On 02.02.2015 06:17, George Spelvin wrote:
> Yury Norov <[email protected]> wrote:
>> New implementations takes less space in source file (see diffstat)
>> and in object. For me it's 710 vs 453 bytes of text.
>>
>> Patch was boot-tested on x86_64 and MIPS (big-endian) machines.
>> Performance tests were ran on userspace with code like this:
>>
>> /* addr[] is filled from /dev/urandom */
>> start = clock();
>> while (ret < nbits)
>> ret = find_next_bit(addr, nbits, ret + 1);
>>
>> end = clock();
>> printf("%ld\t", (unsigned long) end - start);
>> On Intel(R) Core(TM) i7-3770 CPU @ 3.40GHz rezults are next:
>> (for find_next_bit, nbits is 8M, for find_first_bit - 80K)
>>
>> find_next_bit: find_first_bit:
>> new current new current
>> 26932 43151 14777 14925
>> 26947 43182 14521 15423
> I'll look at this more carefully, but one immediate thought is that this
> is an unrealistic benchmark.

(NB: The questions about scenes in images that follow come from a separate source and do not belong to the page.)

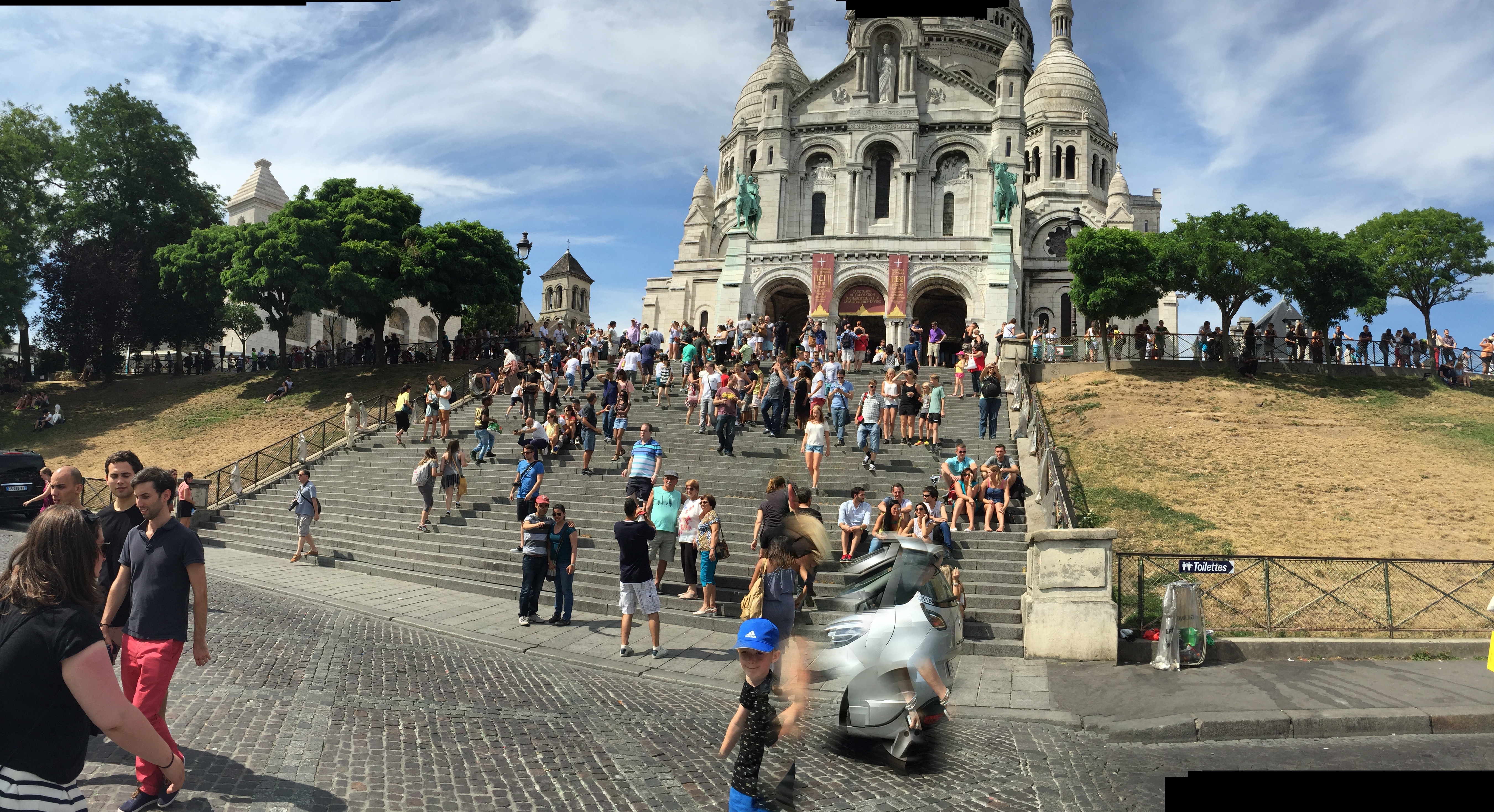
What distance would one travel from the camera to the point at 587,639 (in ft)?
31.5

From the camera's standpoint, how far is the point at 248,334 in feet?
161

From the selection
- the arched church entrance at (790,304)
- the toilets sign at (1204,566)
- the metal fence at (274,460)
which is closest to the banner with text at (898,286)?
the arched church entrance at (790,304)

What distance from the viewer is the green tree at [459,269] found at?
108ft

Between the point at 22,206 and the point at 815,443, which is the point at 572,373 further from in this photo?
the point at 22,206

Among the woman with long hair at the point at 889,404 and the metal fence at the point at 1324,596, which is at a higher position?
the woman with long hair at the point at 889,404

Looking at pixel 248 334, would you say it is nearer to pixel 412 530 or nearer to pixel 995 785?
pixel 412 530

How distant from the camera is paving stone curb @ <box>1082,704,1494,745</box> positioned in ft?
22.6

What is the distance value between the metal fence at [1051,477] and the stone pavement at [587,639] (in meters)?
2.57

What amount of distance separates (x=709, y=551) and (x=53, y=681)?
7813mm

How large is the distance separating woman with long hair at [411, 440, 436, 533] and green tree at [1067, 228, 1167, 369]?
2213cm

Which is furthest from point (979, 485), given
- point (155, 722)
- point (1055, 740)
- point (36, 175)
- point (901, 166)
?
point (36, 175)

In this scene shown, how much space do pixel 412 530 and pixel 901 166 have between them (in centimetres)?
3642

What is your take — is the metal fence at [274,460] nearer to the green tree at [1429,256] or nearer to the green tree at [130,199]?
the green tree at [130,199]

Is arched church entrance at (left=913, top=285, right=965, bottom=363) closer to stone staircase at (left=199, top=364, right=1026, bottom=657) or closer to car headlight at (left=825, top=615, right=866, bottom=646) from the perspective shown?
stone staircase at (left=199, top=364, right=1026, bottom=657)
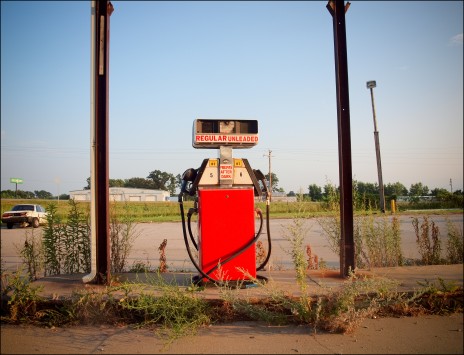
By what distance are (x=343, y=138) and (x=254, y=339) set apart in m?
3.23

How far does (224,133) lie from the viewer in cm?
511

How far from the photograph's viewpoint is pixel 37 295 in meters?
4.36

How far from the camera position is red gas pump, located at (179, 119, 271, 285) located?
4914 mm

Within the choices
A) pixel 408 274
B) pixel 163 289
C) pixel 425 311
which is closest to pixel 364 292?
pixel 425 311

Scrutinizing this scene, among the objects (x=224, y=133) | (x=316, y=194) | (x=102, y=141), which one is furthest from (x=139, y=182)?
(x=224, y=133)

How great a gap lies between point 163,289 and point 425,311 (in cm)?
319

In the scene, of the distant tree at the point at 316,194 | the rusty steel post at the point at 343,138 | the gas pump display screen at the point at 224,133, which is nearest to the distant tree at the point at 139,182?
the distant tree at the point at 316,194

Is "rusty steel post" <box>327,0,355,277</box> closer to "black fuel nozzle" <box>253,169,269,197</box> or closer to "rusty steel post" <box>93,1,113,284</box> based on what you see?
"black fuel nozzle" <box>253,169,269,197</box>

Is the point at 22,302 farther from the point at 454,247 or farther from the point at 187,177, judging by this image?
the point at 454,247

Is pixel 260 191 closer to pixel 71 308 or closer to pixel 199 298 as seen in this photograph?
Result: pixel 199 298

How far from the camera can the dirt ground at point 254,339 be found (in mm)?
3377

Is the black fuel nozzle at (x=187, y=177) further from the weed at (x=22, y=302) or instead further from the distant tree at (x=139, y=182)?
the distant tree at (x=139, y=182)

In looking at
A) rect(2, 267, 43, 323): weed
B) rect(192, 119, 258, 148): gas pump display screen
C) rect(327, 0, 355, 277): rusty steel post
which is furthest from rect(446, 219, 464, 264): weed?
rect(2, 267, 43, 323): weed

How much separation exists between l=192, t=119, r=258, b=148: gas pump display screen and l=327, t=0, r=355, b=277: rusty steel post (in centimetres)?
137
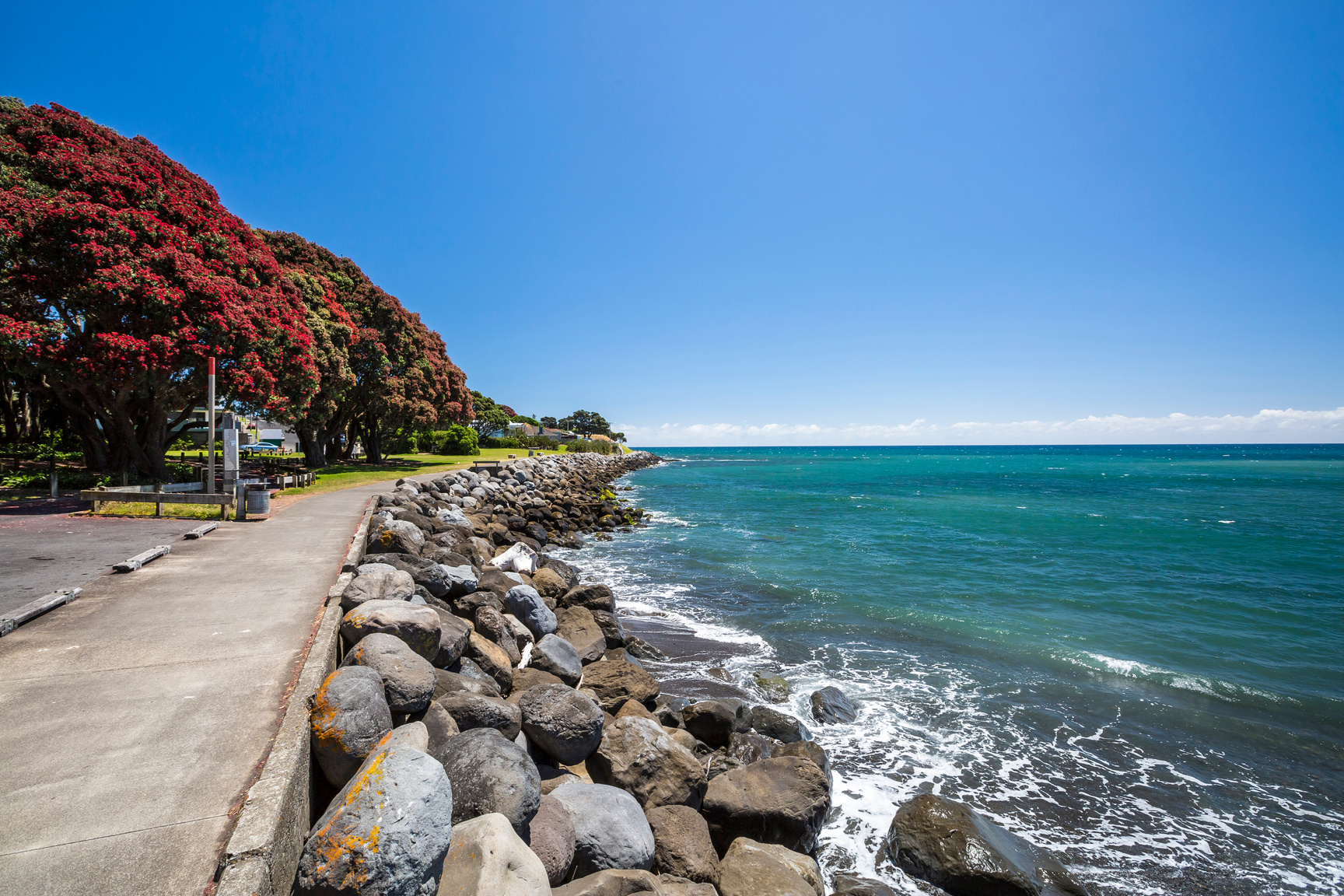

It will amost never need to look at more
> than one word of the array, but real arrays have long runs of zero
> bits to skip over.
>
> So the code size is appreciated, but the time benefits may be the result
> of you optimizing for the wrong thing.
>
> I'd try filling the array with mostly-identical bits, flipping with odds
> of 1/256 or so.
>
> For full generality, I'd test different 1->0 and 0->1 transition
> probabilities. (But powers of two are probably enough for benchmarking.)
>
I think, test with random values represents at least one situation: well-fragmented memory
after long time work. (This is what I really have in my project.) In other hand, if long zero runs
is a typical behavior for one's system, it's a good opportunity for improvements, I think.
Anyway, the idea of testing find_bit on a long runs is good. Thank you.